**Task details**
Express the records below as a Markdown table with the columns "Row" and "Line," running from the line containing "Which among the objects" through the end of the records. Omit blank lines and pictures.

(Records)

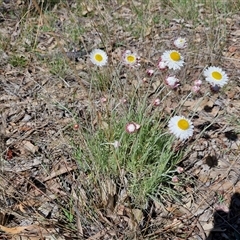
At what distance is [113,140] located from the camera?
1948 millimetres

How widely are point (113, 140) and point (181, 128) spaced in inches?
17.0

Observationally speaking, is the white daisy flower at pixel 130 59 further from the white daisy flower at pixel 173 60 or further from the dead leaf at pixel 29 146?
the dead leaf at pixel 29 146

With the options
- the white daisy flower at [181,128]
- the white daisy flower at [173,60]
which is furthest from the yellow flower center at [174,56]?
the white daisy flower at [181,128]

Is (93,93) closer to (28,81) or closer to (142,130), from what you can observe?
(28,81)

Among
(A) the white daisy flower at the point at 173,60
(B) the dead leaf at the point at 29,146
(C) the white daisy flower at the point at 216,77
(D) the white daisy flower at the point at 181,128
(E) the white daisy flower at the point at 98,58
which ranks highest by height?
(A) the white daisy flower at the point at 173,60

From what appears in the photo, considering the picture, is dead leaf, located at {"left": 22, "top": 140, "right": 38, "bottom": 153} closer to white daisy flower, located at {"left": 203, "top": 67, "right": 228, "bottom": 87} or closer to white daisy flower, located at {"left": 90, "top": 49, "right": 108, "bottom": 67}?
white daisy flower, located at {"left": 90, "top": 49, "right": 108, "bottom": 67}

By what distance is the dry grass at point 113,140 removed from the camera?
5.94 ft

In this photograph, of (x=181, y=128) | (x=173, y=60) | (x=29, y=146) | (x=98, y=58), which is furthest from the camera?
(x=29, y=146)

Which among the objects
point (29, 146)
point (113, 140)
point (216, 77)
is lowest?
point (29, 146)

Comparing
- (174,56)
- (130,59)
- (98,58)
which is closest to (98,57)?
(98,58)

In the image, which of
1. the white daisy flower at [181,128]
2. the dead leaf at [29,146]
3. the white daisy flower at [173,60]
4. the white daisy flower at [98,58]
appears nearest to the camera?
the white daisy flower at [181,128]

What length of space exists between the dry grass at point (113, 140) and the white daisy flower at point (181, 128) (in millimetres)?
137

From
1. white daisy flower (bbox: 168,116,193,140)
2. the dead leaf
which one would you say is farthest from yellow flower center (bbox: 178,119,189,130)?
the dead leaf

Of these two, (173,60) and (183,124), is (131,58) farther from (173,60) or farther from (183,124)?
(183,124)
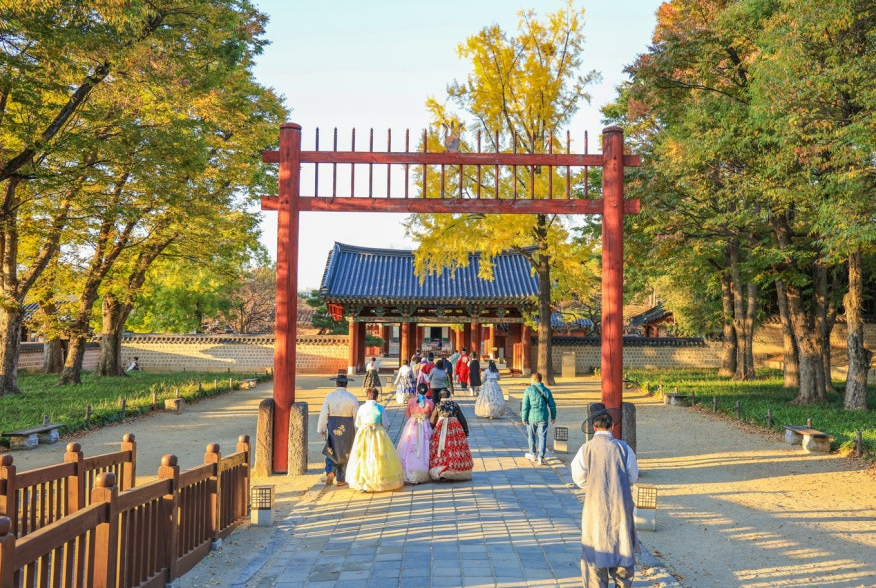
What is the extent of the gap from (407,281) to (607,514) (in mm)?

**Exercise response**
| Row | Line |
|---|---|
| 1 | Which among the objects |
| 2 | point (29, 146) |
| 3 | point (113, 140) |
| 4 | point (216, 77) |
| 5 | is lowest? |
| 6 | point (29, 146) |
| 7 | Comparing |
| 8 | - (174,56) |
| 9 | - (130,59) |
| 10 | - (98,58) |
| 11 | which is closest to (98,57)? |
| 12 | (98,58) |
| 13 | In the image, which of |
| 14 | 1. the white daisy flower at [181,128] |
| 15 | 2. the dead leaf at [29,146] |
| 16 | 3. the white daisy flower at [173,60] |
| 17 | 4. the white daisy flower at [98,58] |
| 18 | appears nearest to the camera? |
| 19 | the white daisy flower at [181,128] |
| 20 | What length of space exists between the dry grass at point (113, 140) and the white daisy flower at point (181, 128) (in millimetres)? |
| 21 | 137 |
| 22 | From |
| 23 | 1. white daisy flower (bbox: 168,116,193,140) |
| 24 | 2. the dead leaf |
| 25 | which one would you say is farthest from yellow flower center (bbox: 178,119,189,130)? |
| 26 | the dead leaf |
| 27 | Of these two, (173,60) and (183,124), is (131,58) farther from (173,60) or farther from (183,124)? |
| 28 | (183,124) |
| 29 | What is the extent of the gap from (407,281) to (607,514) (in mm)? |